I think you may have misunderstood them. 



> No Person shall be a Senator who shall not have attained to the Age of thirty Years, and been nine Years a Citizen of the United States, and who shall not, when elected, be an Inhabitant of that State for which he shall be chosen.



The wording is a little alliterative, but they're using a double negative. No person who is not, and the like. 

If your interpretation were correct, then anyone over 30 couldn't be a senator. As they use the same 'not have attained the age of third Years' language with the age requirement that they did with 'who shall not be an inhabitant of the State for which he shall be chosen. 

And obviously, that's not the case.


----------



## Skylar (Feb 25, 2016)

Holos said:


> JakeStarkey said:
> 
> 
> > The loons are just looning, nothing more.
> ...




Read the debates in the 1st Congress when discussing the Nationality Act of 1790. They go on in detail about loyalty, allegiance, oaths, etc that help give you a window into their concerns.


----------



## Holos (Feb 25, 2016)

Skylar said:


> Holos said:
> 
> 
> > What exactly is the purpose of this thread?
> ...



You are right about my mistake. 

I would like, however, to use this opportunity to emphasize how interpretation does not pertain only to the grammar within a given context but also to its syntax, which is what I believe to be largely absent from general analysis of the Constitution (or any other form of literature or historical documentation).

How, for instance, would the quoted paragragh (and the entire rest of Article I) assist us in understanding what "natural born Citizen" or "Citizen of the United States, at the time of Adoption of this Constitution" means? Perhaps we do have to look further than the Constitution itself, but perhaps not. There are few documents or people as authorative as the Constitution itself when defending natural citizens of the United States, after all.


----------



## Holos (Feb 25, 2016)

Skylar said:


> Holos said:
> 
> 
> > JakeStarkey said:
> ...



Could you share with me an online readable reference?


----------



## Searcher44 (Feb 25, 2016)

WillHaftawaite said:


> barryqwalsh said:
> 
> 
> > The Founding Fathers’ insistence that the presidency be limited to “natural born citizens” was based on their openly expressed fear that “foreigners were disloyal,” as law professor Malinda L. Seymore has written.
> ...




Good thing they wrote in that grandfather clause, you would have had teenage Presidents elected for at least....22yrs.?


----------



## Desperado (Feb 25, 2016)

WillHaftawaite said:


> barryqwalsh said:
> 
> 
> > The Founding Fathers’ insistence that the presidency be limited to “natural born citizens” was based on their openly expressed fear that “foreigners were disloyal,” as law professor Malinda L. Seymore has written.
> ...


Seriously why is that so strange?   If we are talking about the "United States" which was not around till 1776. So it would take awhile for a natural born citizen to become president.


----------



## Skylar (Feb 25, 2016)

Holos said:


> Skylar said:
> 
> 
> > Holos said:
> ...



Natural born citizen is thoroughly vague. But less so in historical context. The founders were pretty clear that citizens were analogous to subjects as it relates to birth and allegiance. And British Common law (the legal tradition the founders were most familiar with) goes on extensively about 'natural born subjects'. 

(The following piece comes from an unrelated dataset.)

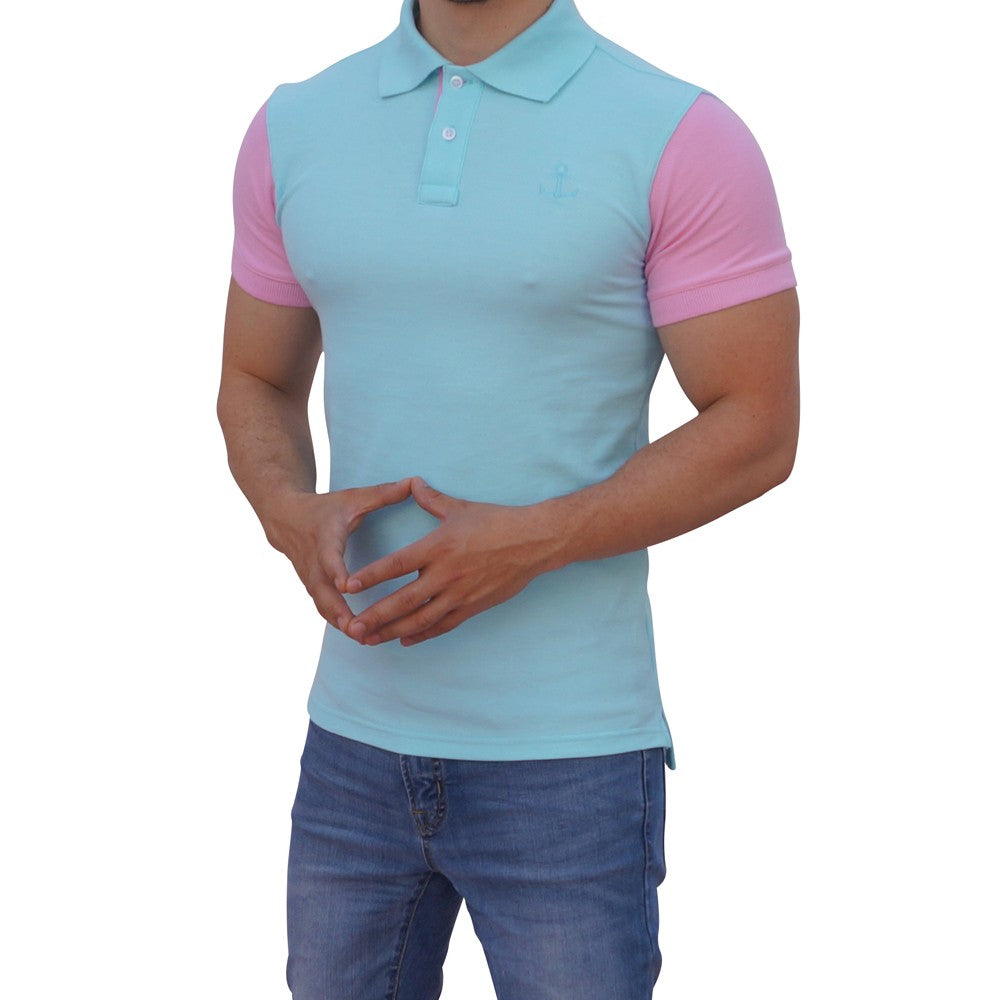 Menta Polo Shirt Mint Logo Short Sleeve Pastel Pink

Who were those born in the King's allegiance, or more plainly, those born under the King's law. Place of birth established natural born status in British Common Law, even if both parents were aliens. 

With the founders demonstrating a profound concern over allegiance in their discussions of naturalization when debating the Naturalization Act of 1790. Its dry reading....but informative.


----------



## Skylar (Feb 25, 2016)

Holos said:


> Skylar said:
> 
> 
> > Holos said:
> ...



Annals of Congress Links: U.S. Congressional Documents


----------



## Holos (Feb 25, 2016)

Skylar said:


> Holos said:
> 
> 
> > Skylar said:
> ...



A reading reference to the original debate would be appreciated. 

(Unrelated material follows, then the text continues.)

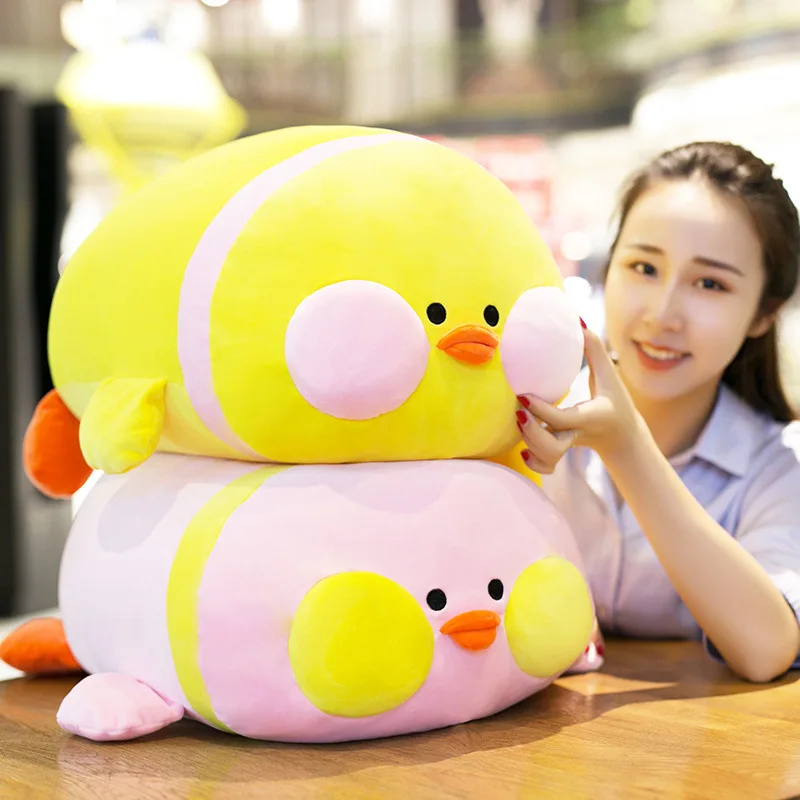 Kawaii LaLafanfan кафе утка плюшевая игрушка мультфильм Милая желтая набивная подушка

The founders were evading "Common British Law". The lengthy and gradual foundation was due exactly to their greater familiarity with the British law, which bothered them to the extent of desperate rebellion. 

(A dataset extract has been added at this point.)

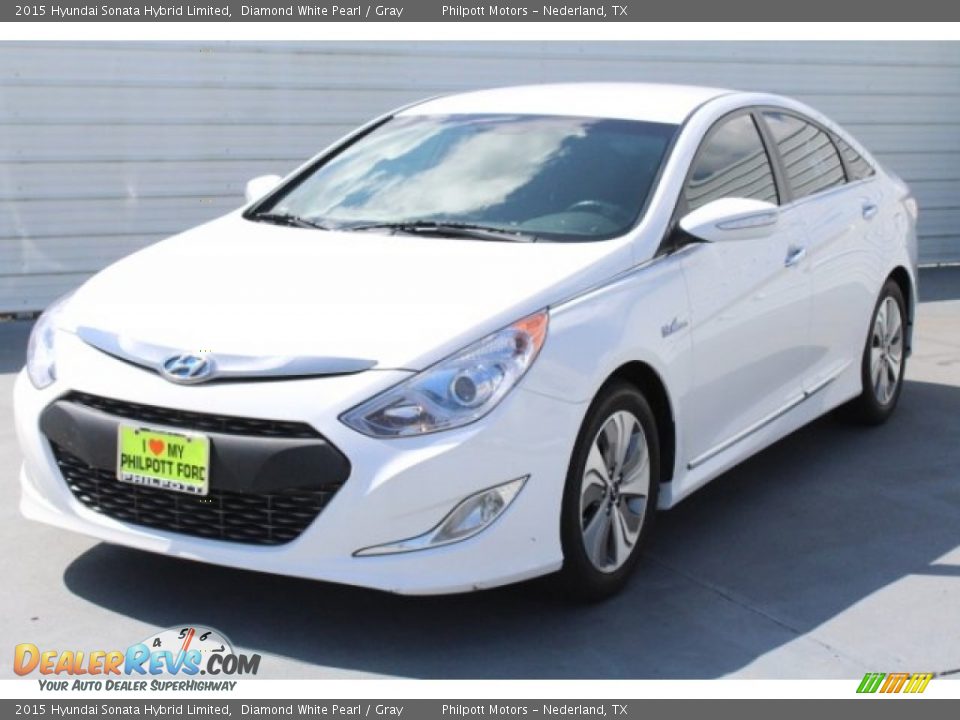 2015 Hyundai Sonata Hybrid Limited Diamond White Pearl / Gray Photo #3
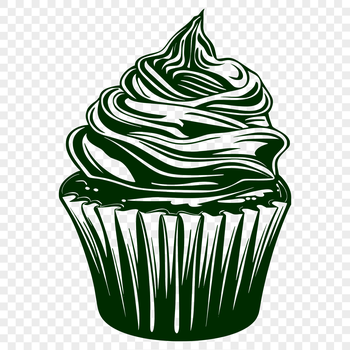 A vector graphic representation of a standard-sized cupcake with a rounded edge and tiered design.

Of course then, it is not any British common law that we have to observe to determine what the founders meant, but their own originating documents.


----------



## Skylar (Feb 25, 2016)

Holos said:


> Skylar said:
> 
> 
> > Holos said:
> ...



I disagree. The based their system overwhelmingly on the British system. They rejected how they were being treated by the British. Not the basis of law. And the basis of law they were most familiar with was the British system.

"Natural Born' was a specific legal term that existed only within the British Common Law of their age. It would later be adopted by Vattel's Law of Nations and others, but not until long after the Constitution had already been written and ratified.

The USSC has cited British Common law extensively on this very topic.



> Of course then, it is not any British common law that we have to observe to determine what the founders meant, but their own originating documents.



There is no 'originating documents' regarding the meaning of natural born. They lifted the term whole from British Common law.


----------



## Holos (Feb 25, 2016)

Skylar said:


> Holos said:
> 
> 
> > Skylar said:
> ...



These documents are actually very interesting. Thank you for sharing.


----------



## Skylar (Feb 25, 2016)

Holos said:


> Skylar said:
> 
> 
> > Holos said:
> ...



I don't know the exact page number, but I believe its the first session of the first congress where this is debate. Just flip through the pages and keep an eye on the headings. When it says 'naturalization', that's the debate.


----------



## Holos (Feb 25, 2016)

Skylar said:


> Holos said:
> 
> 
> > Skylar said:
> ...



I understand and your knowledge to me is now made clearer by the sharing of your references. Thank you.

I did not mean originating documents regarding the meaning of natural born, although that would be ideal. I just meant the actual caused discussions between the founders, which you have already refered me to. 

I believe I cannot continue this debate from where I stand now. I need to study these works before I have any individuated opinion. I was not aware of the varied procedence of the expression in question and now I have a clearer direction to follow to arrive at my position. 

Thank you.


----------



## Holos (Feb 25, 2016)

Skylar said:


> Holos said:
> 
> 
> > Skylar said:
> ...



I believe I found the reference. 
However, I believe debate on naturality and "rule for naturalization" (as it is in the documents) are two very distinct things.

Anyhow, I cannot continue the debate before more study on my part. Thank you for the homework.


----------



## Skylar (Feb 25, 2016)

Holos said:


> Skylar said:
> 
> 
> > Holos said:
> ...



I'm not offering the Naturalization Act of 1790 as a source on natural born. I'm offering it as a source on the founders deep concern with allegiance. With allegiance being the answer to your question on why they wanted a natural born citizen.


----------